### Task item
Transcribe all the material exactly. Leave every line as it is.

### Supplied records
*** Block opens ***

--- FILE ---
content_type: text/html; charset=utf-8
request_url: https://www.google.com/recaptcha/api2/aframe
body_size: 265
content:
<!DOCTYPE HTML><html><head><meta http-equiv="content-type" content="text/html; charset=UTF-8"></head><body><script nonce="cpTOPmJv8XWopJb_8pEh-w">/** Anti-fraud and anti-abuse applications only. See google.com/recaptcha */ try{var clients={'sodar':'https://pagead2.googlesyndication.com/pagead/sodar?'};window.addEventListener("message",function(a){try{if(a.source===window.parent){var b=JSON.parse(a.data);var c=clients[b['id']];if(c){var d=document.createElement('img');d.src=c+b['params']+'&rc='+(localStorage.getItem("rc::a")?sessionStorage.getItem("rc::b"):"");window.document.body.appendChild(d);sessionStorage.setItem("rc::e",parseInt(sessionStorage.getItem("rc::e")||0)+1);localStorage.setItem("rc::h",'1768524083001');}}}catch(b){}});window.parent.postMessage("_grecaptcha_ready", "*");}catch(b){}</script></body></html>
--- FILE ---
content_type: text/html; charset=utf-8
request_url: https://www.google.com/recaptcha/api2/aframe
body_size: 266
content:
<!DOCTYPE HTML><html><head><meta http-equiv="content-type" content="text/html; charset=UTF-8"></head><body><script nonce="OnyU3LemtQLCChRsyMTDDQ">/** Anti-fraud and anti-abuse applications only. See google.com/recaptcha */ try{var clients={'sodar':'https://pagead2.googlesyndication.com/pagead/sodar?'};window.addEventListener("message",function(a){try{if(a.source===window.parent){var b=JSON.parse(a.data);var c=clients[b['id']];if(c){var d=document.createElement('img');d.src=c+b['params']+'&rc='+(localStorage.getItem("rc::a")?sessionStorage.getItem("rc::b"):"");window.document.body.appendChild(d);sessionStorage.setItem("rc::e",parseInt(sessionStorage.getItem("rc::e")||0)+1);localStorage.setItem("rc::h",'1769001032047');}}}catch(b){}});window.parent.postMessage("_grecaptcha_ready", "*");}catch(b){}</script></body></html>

*** Block closes ***

### Answer for this exercise
--- FILE ---
content_type: text/html; charset=utf-8
request_url: https://www.google.com/recaptcha/api2/aframe
body_size: 265
content:
<!DOCTYPE HTML><html><head><meta http-equiv="content-type" content="text/html; charset=UTF-8"></head><body><script nonce="cpTOPmJv8XWopJb_8pEh-w">/** Anti-fraud and anti-abuse applications only. See google.com/recaptcha */ try{var clients={'sodar':'https://pagead2.googlesyndication.com/pagead/sodar?'};window.addEventListener("message",function(a){try{if(a.source===window.parent){var b=JSON.parse(a.data);var c=clients[b['id']];if(c){var d=document.createElement('img');d.src=c+b['params']+'&rc='+(localStorage.getItem("rc::a")?sessionStorage.getItem("rc::b"):"");window.document.body.appendChild(d);sessionStorage.setItem("rc::e",parseInt(sessionStorage.getItem("rc::e")||0)+1);localStorage.setItem("rc::h",'1768524083001');}}}catch(b){}});window.parent.postMessage("_grecaptcha_ready", "*");}catch(b){}</script></body></html>
--- FILE ---
content_type: text/html; charset=utf-8
request_url: https://www.google.com/recaptcha/api2/aframe
body_size: 266
content:
<!DOCTYPE HTML><html><head><meta http-equiv="content-type" content="text/html; charset=UTF-8"></head><body><script nonce="OnyU3LemtQLCChRsyMTDDQ">/** Anti-fraud and anti-abuse applications only. See google.com/recaptcha */ try{var clients={'sodar':'https://pagead2.googlesyndication.com/pagead/sodar?'};window.addEventListener("message",function(a){try{if(a.source===window.parent){var b=JSON.parse(a.data);var c=clients[b['id']];if(c){var d=document.createElement('img');d.src=c+b['params']+'&rc='+(localStorage.getItem("rc::a")?sessionStorage.getItem("rc::b"):"");window.document.body.appendChild(d);sessionStorage.setItem("rc::e",parseInt(sessionStorage.getItem("rc::e")||0)+1);localStorage.setItem("rc::h",'1769001032047');}}}catch(b){}});window.parent.postMessage("_grecaptcha_ready", "*");}catch(b){}</script></body></html>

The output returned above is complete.